Смущенный Адлерберг опустил голову и отступил в тень. Он только теперь заметил, как мучает императора его давешнее решение выступить против венгерского восстания. Он был с Государем и тогда, когда князь-премьер Шварценберг на коленях просил защитить древний трон Габсбургов, и тогда, когда фельдмаршал Паскевич привез в Петербург венгерскую капитуляцию и благодарность молодого императора Франца-Иосифа. Спокойствие и целостность Австрии стоили русской армии двенадцати тысяч человек. Правда, в боях погибло меньше тысячи, остальных скосила открывшаяся в походе холера, от которой во внутренних гарнизонах тоже мерли сотнями. Но дело было не только в потерях. Венгерский поход русской армии спас не одну лишь Австрию, он заставил опомниться всю Европу. Либеральные партии Пруссии, Италии, мелких германских княжеств, охваченные было революционной горячкой, под впечатлением русского вторжения пошли на уступки своим монархам. Даже начавшие смуту французы предпочли забыть о республике и провозгласили своего президента императором.

Поражение революции в 1849 году помогло не только европейским королям и аристократам, оно буквально спасло от погрома католическую церковь. А четыре года спустя эта церковь уже начала призывать французов и итальянцев к крестовому походу против «русских еретиков», угрожающих… «суверенитету мусульманской Турции». России можно было и отступиться, но речь ведь шла не о дипломатических маневрах, а о праве служить пасхальную литургию в храме Гроба Господня в Иерусалиме, о гарантиях веротерпимости миллионам православных подданных султана. Николай вступился за них, и вот уже русские солдаты и матросы гибнут в Севастополе, а восточная агентура Орлова доносит, что умолявшие о русской защите румынские бояре предпочитают иметь дело с Австрией или даже с Францией, лишь бы не выглядеть русофилами перед «просвещенной Европой». Выходит, зря мы им помогали? Опять повторяется 49-й год?

— Ваше Величество, — позволил себе прервать затянувшееся молчание Киселев, – прошу вас, не казните себя. Ну кто, в самом деле, мог предвидеть, что все так обернется? В конце концов, не только вы, но и англичане в 1848 году полагали, что вступление русских войск в Австрию укрепит наши позиции в Европе. Однако смею напомнить, что их весьма удивил наш скорый выход из Венгрии. А мой знакомый лондонский банкир был просто потрясен, когда узнал, что мы даже не взыскали с австрийцев затраченных нами на кампанию денег. Шутка ли, сорок семь с половиной миллионов!
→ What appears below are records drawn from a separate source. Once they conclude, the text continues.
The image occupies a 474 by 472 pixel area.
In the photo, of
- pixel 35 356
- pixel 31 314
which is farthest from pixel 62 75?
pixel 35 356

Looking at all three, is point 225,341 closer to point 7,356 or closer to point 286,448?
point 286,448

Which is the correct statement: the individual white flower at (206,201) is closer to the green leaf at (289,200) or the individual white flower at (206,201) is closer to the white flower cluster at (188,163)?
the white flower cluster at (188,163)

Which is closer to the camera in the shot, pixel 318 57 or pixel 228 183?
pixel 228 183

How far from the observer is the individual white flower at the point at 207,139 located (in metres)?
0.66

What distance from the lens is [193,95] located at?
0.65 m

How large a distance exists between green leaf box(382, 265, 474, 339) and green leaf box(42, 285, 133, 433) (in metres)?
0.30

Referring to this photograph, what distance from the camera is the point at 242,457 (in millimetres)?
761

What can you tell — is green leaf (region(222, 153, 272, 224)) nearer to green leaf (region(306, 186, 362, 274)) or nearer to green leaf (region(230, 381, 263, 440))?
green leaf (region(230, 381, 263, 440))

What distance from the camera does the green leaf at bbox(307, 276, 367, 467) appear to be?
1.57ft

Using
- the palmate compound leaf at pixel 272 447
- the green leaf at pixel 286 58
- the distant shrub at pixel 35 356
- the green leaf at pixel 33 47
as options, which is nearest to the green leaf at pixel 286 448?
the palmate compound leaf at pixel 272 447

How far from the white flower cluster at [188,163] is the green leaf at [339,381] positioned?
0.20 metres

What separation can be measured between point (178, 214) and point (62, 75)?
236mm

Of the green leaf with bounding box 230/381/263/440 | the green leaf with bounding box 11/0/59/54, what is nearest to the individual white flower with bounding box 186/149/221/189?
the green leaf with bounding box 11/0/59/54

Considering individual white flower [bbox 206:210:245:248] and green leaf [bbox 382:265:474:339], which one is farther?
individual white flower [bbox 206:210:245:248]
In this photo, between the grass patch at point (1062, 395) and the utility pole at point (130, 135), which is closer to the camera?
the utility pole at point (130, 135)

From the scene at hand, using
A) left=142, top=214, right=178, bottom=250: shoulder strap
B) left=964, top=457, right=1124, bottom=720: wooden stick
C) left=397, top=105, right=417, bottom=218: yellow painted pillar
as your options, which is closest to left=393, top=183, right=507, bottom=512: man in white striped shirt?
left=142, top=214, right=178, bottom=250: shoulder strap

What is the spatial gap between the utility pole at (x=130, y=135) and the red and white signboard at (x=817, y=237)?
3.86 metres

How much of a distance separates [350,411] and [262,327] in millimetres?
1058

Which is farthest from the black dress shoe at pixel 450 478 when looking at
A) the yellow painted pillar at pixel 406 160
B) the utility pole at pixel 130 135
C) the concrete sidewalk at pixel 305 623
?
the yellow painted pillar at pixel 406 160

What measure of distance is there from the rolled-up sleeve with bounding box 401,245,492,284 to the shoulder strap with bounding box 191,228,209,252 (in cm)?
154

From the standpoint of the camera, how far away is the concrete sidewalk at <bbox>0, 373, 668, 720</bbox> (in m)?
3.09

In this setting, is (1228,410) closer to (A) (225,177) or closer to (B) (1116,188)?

— Не стыдно, Киселев? – император вздохнул и вновь подошел к столу. – Что ж сразу не сказал о деньгах? Помнишь, с каким дефицитом сводили мы тогда государственную роспись? Думаешь, мне не жаль было этих миллионов? Да тот же Севастополь можно было бы на них чугунной броней одеть. Только, скорее, разворовали бы их так же, как и теперь крадут. И знаешь почему? Потому что о выгоде у всех ныне в Европе первая мысль. От твоего английского банкира, который, наверное, уж подсчитывает доходы с будущей своей крымской торговли, и до нашего последнего интенданта, который хлеб и сено, выданные ему на армию, сбывает грекам, а те на лодочках – да во французский лагерь. Мы ведь сейчас в Крыму две армии продовольствуем: нашу и союзников, — думаешь, я не знаю? Рубли, франки…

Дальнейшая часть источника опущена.